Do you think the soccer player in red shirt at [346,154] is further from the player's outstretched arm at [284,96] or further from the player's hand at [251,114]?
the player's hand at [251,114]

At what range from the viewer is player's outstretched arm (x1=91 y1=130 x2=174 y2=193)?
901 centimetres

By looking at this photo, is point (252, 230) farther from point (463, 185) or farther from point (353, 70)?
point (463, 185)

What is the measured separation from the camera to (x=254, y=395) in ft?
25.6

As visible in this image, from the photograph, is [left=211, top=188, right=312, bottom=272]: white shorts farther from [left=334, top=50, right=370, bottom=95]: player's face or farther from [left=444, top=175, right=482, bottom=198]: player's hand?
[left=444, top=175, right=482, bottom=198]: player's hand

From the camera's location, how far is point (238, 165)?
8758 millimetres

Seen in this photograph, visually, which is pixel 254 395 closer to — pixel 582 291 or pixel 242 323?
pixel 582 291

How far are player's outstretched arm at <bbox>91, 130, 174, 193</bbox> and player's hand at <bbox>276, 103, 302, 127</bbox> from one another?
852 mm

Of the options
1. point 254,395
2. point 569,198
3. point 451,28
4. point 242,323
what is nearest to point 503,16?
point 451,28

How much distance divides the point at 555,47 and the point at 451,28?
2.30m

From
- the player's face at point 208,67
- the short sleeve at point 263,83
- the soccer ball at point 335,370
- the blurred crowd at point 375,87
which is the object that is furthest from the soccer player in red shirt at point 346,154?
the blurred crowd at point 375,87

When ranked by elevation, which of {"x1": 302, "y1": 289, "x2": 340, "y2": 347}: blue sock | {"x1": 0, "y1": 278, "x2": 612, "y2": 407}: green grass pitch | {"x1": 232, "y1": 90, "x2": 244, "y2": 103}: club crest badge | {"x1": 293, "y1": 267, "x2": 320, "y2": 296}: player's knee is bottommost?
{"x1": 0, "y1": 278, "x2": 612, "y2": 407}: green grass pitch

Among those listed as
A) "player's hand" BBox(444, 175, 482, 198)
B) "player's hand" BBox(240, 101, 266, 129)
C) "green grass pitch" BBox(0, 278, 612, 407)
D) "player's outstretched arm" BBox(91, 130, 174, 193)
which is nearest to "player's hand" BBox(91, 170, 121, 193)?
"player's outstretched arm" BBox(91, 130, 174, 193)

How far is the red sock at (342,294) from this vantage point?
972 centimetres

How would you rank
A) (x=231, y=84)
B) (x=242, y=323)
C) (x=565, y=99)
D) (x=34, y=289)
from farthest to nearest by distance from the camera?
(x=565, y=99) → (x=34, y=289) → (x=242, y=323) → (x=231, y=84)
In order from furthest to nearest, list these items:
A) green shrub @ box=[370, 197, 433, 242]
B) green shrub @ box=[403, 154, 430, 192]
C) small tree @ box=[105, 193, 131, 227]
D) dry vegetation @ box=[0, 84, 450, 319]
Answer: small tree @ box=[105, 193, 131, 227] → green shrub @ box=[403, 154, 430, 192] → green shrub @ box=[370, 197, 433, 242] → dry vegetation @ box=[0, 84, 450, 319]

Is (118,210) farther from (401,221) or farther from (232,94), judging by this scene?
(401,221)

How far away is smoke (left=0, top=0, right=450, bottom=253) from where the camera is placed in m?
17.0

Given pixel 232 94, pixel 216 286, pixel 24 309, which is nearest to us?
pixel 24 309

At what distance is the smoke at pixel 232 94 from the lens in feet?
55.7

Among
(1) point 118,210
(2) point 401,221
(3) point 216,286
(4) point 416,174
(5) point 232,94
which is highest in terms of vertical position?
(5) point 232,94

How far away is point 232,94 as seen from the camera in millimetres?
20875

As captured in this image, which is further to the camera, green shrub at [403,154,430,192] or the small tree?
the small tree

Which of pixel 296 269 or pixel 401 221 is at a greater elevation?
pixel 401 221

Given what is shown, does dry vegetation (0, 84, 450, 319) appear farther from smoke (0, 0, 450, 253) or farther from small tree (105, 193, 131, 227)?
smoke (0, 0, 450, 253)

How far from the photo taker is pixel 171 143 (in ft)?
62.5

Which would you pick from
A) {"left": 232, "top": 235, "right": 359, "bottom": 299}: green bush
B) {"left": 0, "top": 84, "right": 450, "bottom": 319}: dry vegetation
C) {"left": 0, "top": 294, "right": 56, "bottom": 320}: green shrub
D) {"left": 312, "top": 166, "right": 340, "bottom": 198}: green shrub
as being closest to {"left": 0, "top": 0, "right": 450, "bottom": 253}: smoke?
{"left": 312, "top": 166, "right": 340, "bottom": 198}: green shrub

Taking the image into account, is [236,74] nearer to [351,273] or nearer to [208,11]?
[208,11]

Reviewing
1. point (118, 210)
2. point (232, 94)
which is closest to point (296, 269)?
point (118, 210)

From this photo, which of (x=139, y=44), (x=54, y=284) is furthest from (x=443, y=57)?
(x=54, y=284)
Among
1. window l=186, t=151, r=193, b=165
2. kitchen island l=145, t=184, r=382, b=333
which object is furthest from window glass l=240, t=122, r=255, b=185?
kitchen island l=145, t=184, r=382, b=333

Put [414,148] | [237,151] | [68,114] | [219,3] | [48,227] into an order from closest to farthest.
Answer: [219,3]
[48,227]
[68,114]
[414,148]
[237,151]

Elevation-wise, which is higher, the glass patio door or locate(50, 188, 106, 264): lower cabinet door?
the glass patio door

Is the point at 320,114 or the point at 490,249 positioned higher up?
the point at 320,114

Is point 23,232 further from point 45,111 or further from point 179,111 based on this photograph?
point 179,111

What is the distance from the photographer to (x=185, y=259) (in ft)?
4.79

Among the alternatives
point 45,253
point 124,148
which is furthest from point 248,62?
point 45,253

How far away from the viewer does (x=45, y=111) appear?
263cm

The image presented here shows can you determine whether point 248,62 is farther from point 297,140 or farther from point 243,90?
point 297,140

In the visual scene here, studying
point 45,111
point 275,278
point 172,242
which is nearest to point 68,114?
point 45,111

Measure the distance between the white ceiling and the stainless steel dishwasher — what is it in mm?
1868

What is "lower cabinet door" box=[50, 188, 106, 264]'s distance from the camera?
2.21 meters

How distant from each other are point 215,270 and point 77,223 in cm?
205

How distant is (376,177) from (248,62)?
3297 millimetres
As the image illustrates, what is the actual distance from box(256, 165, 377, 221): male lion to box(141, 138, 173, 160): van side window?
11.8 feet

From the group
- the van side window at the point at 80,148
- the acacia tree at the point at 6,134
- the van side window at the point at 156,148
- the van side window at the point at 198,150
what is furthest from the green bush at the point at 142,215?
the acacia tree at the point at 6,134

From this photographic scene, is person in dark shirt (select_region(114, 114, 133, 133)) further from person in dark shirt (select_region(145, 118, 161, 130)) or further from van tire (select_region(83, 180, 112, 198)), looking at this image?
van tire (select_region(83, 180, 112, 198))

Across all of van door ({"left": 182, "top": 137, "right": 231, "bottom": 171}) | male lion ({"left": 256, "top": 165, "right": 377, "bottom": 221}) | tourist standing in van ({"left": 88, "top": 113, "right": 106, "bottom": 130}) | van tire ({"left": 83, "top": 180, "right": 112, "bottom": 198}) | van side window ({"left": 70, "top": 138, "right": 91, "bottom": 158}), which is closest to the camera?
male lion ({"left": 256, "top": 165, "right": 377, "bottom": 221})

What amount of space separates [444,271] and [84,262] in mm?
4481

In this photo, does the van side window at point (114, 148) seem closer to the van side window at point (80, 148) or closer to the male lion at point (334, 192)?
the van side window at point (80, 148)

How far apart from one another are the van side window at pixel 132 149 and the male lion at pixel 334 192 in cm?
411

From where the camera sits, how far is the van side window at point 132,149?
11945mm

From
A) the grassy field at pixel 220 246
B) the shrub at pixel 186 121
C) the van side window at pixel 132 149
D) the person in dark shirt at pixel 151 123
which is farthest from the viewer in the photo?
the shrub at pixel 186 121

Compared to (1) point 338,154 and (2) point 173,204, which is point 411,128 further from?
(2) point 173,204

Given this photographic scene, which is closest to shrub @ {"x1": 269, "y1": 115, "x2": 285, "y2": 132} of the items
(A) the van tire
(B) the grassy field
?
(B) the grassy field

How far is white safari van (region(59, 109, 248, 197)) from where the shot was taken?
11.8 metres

_SHORT TASK_
Take the line that contains "What amount of" and every line after it through the end of the listing above, and repeat them exactly.

_EXPECTED OUTPUT_
What amount of space separates [444,271] and [84,262] in mm?
4481

In this photo, does the van side window at point (114, 148) seem closer to the van side window at point (80, 148) or closer to the male lion at point (334, 192)?
the van side window at point (80, 148)

How far apart from one another are the van side window at pixel 132 149 and the male lion at pixel 334 192 in cm?
411

From where the camera sits, how far is the van side window at point 132,149?
11945mm

From
A) the grassy field at pixel 220 246
B) the shrub at pixel 186 121
C) the van side window at pixel 132 149
D) the person in dark shirt at pixel 151 123
which is farthest from the viewer in the photo?
the shrub at pixel 186 121

Compared to (1) point 338,154 and (2) point 173,204, which is point 411,128 further from?
(2) point 173,204

Given this photographic scene, which is closest to shrub @ {"x1": 269, "y1": 115, "x2": 285, "y2": 132} of the items
(A) the van tire
(B) the grassy field
?
(B) the grassy field

How far is white safari van (region(59, 109, 248, 197)) from where the shot was taken?
11.8 metres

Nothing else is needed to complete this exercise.